Horror

Asylum

Modular horror asylum environment with a four-storey building, basement, 300+ props, procedural dirt shader, and mesh/light unloading for high FPS.

AsylumHorror

Resource overview

Projects that call for a sprawling horror setting usually run into the same wall: a large building with multiple floors, hundreds of dressed props, and numerous shadow-casting lights competing for frame time. Asylum is built for exactly that situation. The package delivers a complete four-storey hospital building with a basement, supplies more than three hundred props tailored to the hospital theme, and pairs them with technical systems that keep frame rates stable even when the level is huge and shadows are active across many light sources.

What the Asylum package ships with

At its core the package is a self-contained environment kit. The centrepiece is a fully finished four-storey building that includes a basement level. Rather than leaving the user to block out rooms from scratch, the package includes a demo scene that shows how the building and its props come together inside a playable context. A separate playable demo is also provided, with textures halved in that version to keep the download lighter and the run accessible, helping users tour the space before committing to full-resolution assets.

Alongside the building shell, the set brings more than three hundred props designed specifically for a hospital environment. The props are intended to populate the corridors, rooms, and basement spaces so that the layout does not feel sparse. The tagging on the package places it firmly in the modular, level, horror category, making clear that the pieces are meant to be assembled and recombined rather than treated as a locked diorama.

Procedural dirt through mesh distance fields

One of the more notable components is a procedural dirt shader applied to walls. Instead of relying on pre-baked grime textures alone, the shader uses mesh distance fields to generate dirt in a way that can respond to the geometry around it. For a horror asylum setting, where walls need to look neglected, stained, and aged without repetitive tiling artefacts, this approach gives the environment a grounded layer of surface variation. It also means the visual wear is tied to the scene's actual mesh layout rather than painted on as a static afterthought.

Keeping FPS high in large, shadow-heavy levels

Big horror levels often suffer when multiple light sources are allowed to cast shadows at once. The package handles this through a mesh and light unloading system. By shedding meshes and lights that are not currently relevant, the system keeps the frame rate high even when the overall level is huge and shadows are turned on across many light sources. The practical result is that users working on large asylum layouts do not have to choose between atmosphere and performance at the same scale: the unloading logic is already part of the package.

Building as modules: walls, floors, roofs, and back polygons

The package is modular by design, and that modularity comes with specific construction rules. Walls, floors, roofs, and certain props do not carry polygons on their back sides. They are built to be used as modules rather than standalone closed meshes. The intended workflow is to assemble surfaces from these pieces so that the unseen back geometry is never exposed, keeping poly count efficient for a large four-storey plus basement build.

Some pivot points are intentionally not centred, set that way to make placement easier when snapping pieces together for modular construction.

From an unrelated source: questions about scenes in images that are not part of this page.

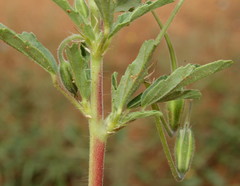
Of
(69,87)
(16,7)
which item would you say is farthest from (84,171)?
(16,7)

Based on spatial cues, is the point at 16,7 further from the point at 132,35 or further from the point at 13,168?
the point at 13,168

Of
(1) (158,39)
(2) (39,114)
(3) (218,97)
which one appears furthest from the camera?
(3) (218,97)

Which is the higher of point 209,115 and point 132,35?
point 132,35

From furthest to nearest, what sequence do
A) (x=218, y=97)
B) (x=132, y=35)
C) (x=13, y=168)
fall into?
(x=132, y=35)
(x=218, y=97)
(x=13, y=168)

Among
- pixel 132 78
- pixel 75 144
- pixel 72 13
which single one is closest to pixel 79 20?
pixel 72 13

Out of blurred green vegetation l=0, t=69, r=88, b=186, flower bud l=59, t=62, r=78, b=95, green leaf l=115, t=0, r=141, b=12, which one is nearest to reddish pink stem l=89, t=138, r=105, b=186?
flower bud l=59, t=62, r=78, b=95

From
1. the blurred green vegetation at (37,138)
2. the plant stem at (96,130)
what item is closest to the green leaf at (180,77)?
the plant stem at (96,130)

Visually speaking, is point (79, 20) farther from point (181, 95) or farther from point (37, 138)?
point (37, 138)

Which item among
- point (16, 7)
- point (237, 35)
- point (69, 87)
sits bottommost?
point (69, 87)

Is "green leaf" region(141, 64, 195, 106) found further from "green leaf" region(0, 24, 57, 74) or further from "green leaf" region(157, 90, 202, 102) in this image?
"green leaf" region(0, 24, 57, 74)
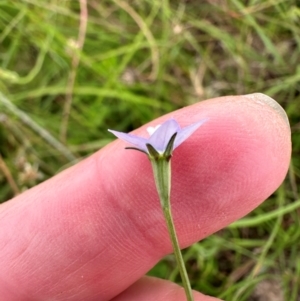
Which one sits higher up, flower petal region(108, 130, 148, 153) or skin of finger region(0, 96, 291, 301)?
flower petal region(108, 130, 148, 153)

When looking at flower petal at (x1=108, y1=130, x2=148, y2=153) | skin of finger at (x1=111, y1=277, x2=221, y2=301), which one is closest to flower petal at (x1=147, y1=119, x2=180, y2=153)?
flower petal at (x1=108, y1=130, x2=148, y2=153)

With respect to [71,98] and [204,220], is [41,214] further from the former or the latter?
[71,98]

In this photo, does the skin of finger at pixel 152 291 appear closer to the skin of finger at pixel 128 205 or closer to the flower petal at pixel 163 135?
the skin of finger at pixel 128 205

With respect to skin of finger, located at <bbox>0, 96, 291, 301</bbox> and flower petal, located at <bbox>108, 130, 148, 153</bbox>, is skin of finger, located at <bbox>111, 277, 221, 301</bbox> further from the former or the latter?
flower petal, located at <bbox>108, 130, 148, 153</bbox>

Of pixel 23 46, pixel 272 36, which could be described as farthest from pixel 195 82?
pixel 23 46

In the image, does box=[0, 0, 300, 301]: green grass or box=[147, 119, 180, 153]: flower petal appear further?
box=[0, 0, 300, 301]: green grass

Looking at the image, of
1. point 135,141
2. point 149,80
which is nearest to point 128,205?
point 135,141

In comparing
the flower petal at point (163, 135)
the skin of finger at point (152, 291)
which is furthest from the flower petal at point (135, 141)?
the skin of finger at point (152, 291)
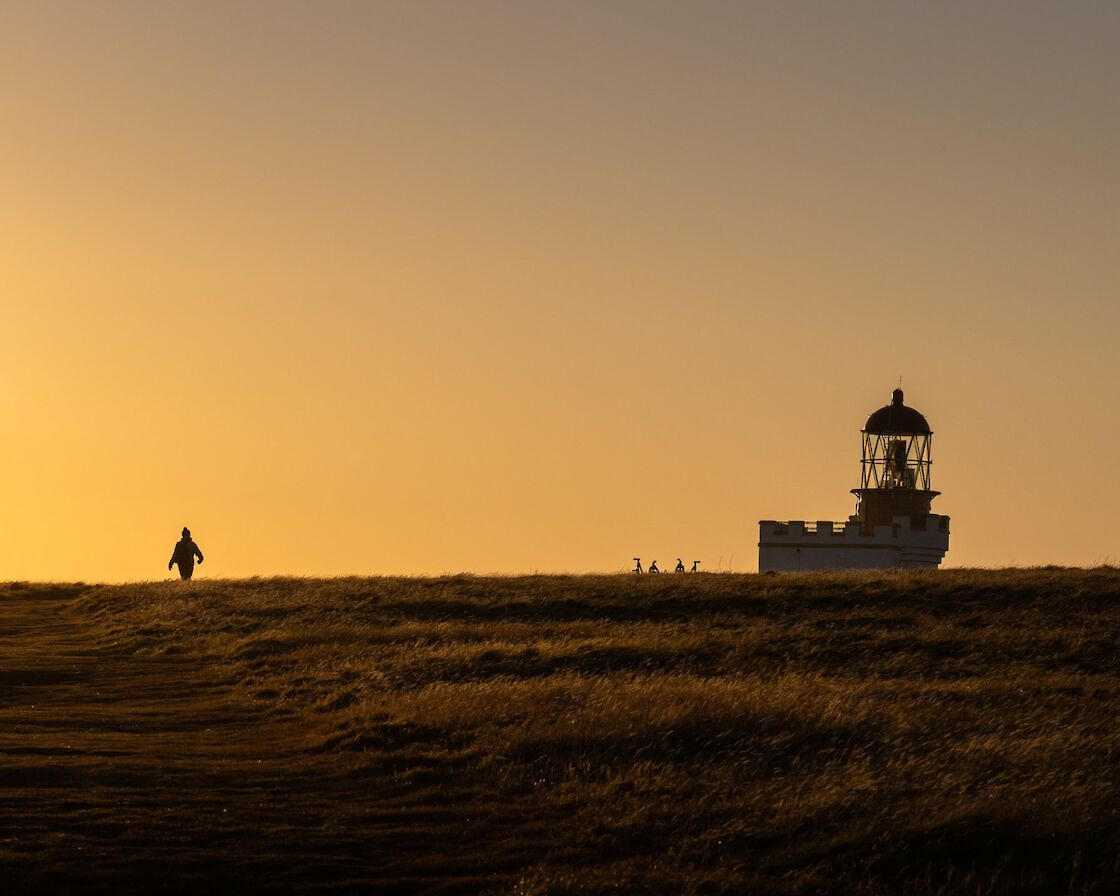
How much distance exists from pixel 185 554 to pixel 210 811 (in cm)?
3658

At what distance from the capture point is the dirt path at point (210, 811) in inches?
525

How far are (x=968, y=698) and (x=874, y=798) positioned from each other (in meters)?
8.90

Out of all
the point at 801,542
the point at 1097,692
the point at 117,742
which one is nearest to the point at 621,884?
the point at 117,742

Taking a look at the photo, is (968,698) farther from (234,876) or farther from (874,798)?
(234,876)

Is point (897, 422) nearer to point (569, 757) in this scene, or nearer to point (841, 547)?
point (841, 547)

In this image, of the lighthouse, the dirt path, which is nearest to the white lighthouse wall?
the lighthouse

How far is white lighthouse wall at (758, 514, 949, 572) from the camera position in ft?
227

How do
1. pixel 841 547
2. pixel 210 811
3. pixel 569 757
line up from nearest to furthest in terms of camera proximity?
pixel 210 811, pixel 569 757, pixel 841 547

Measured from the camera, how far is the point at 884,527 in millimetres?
70000

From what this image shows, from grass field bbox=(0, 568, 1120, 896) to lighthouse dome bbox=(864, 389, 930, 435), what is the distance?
38.8 meters

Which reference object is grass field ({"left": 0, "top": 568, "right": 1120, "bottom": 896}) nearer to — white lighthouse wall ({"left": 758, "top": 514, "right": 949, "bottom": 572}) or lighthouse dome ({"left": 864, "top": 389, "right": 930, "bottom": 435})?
white lighthouse wall ({"left": 758, "top": 514, "right": 949, "bottom": 572})

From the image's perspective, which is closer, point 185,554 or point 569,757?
point 569,757

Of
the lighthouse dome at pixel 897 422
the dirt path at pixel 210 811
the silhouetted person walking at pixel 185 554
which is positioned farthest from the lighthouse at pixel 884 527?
the dirt path at pixel 210 811

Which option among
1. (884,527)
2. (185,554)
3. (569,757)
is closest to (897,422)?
(884,527)
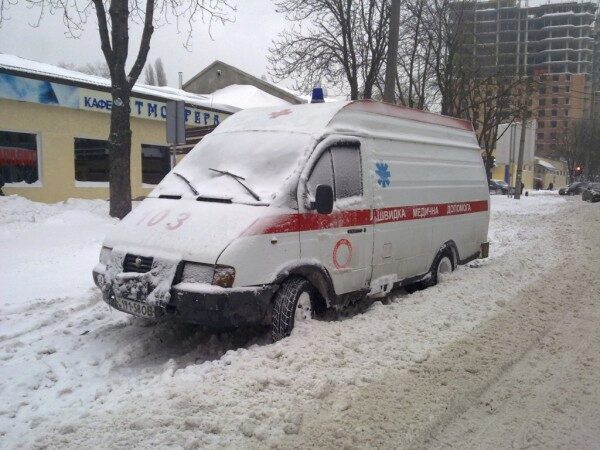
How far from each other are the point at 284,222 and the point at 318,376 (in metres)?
1.44

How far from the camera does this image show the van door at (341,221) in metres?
5.18

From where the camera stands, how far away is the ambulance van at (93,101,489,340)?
4.50 meters

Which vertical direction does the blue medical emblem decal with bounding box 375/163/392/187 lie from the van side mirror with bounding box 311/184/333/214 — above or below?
above

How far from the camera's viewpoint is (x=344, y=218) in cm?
558

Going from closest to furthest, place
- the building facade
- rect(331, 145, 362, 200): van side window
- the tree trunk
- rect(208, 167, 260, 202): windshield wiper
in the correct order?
rect(208, 167, 260, 202): windshield wiper
rect(331, 145, 362, 200): van side window
the tree trunk
the building facade

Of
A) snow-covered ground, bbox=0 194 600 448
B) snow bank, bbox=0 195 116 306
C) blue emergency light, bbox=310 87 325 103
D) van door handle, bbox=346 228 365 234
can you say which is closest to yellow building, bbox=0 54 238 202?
snow bank, bbox=0 195 116 306

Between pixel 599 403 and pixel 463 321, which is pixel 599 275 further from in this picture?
pixel 599 403

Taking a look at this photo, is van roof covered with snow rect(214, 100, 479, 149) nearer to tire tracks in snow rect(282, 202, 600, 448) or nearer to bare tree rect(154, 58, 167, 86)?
tire tracks in snow rect(282, 202, 600, 448)

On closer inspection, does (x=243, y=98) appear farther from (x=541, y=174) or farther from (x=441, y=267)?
(x=541, y=174)

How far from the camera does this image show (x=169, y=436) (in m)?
3.19

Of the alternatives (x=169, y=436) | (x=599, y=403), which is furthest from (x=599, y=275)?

Users who expect every pivot to sit at mesh centre may find this unusual at first, but the misalignment is a deliberate choice for faster modular assembly rather than an oversight.

Photographs, AI, and authenticity notes

The package contains photographs used in the set dressing. These photos are generated with the help of AI and are not images of real people. This detail matters for teams concerned about likeness rights or the use of real-world faces in a commercial project. Because the photographs are AI-produced and explicitly not of real individuals, they can be used with less worry about portraying actual persons within the asylum's interior decoration, framed wall art, or scattered documents.

Where the package fits best

The clearest fit is for teams building a horror asylum or hospital experience in Unreal Engine. With the building already finished across four storeys and a basement, the bulk of structural layout work is handled. The over three hundred hospital-themed props provide the dressing needed to sell a neglected medical facility, while the procedural dirt shader tied to mesh distance fields adds surface degradation without manual texturing overhead. The demo scene gives a direct reference for how the modular pieces, props, and shader combine in a real playable space.

Performance-minded developers working on large levels benefit most here. The mesh and light unloading system is the part that makes a sprawling, shadow-heavy asylum practical inside a real game rather than only as a cinematic flythrough. Teams that understand modular construction, accept back-less geometry, and want to keep many shadow-casting lights alive across a big level will find the package aligned with their needs.

Compatibility spans Unreal Engine 4.26 through 4.27 and continues across 5.0 to 5.7, so the package can move between late Unreal 4 projects and current Unreal 5 builds without being fixed to a single engine generation.

Who benefits most

Level designers and environment artists working on horror projects are the primary audience. The combination of a complete four-storey building, hundreds of hospital props, a procedural wall dirt shader, and a built-in mesh/light unloading system means that much of the heavy lifting for both atmosphere and performance is already handled. Smaller teams or solo developers who cannot afford to build, optimise, and dress an entire asylum from scratch get a functional, playable foundation the moment the package is in their project.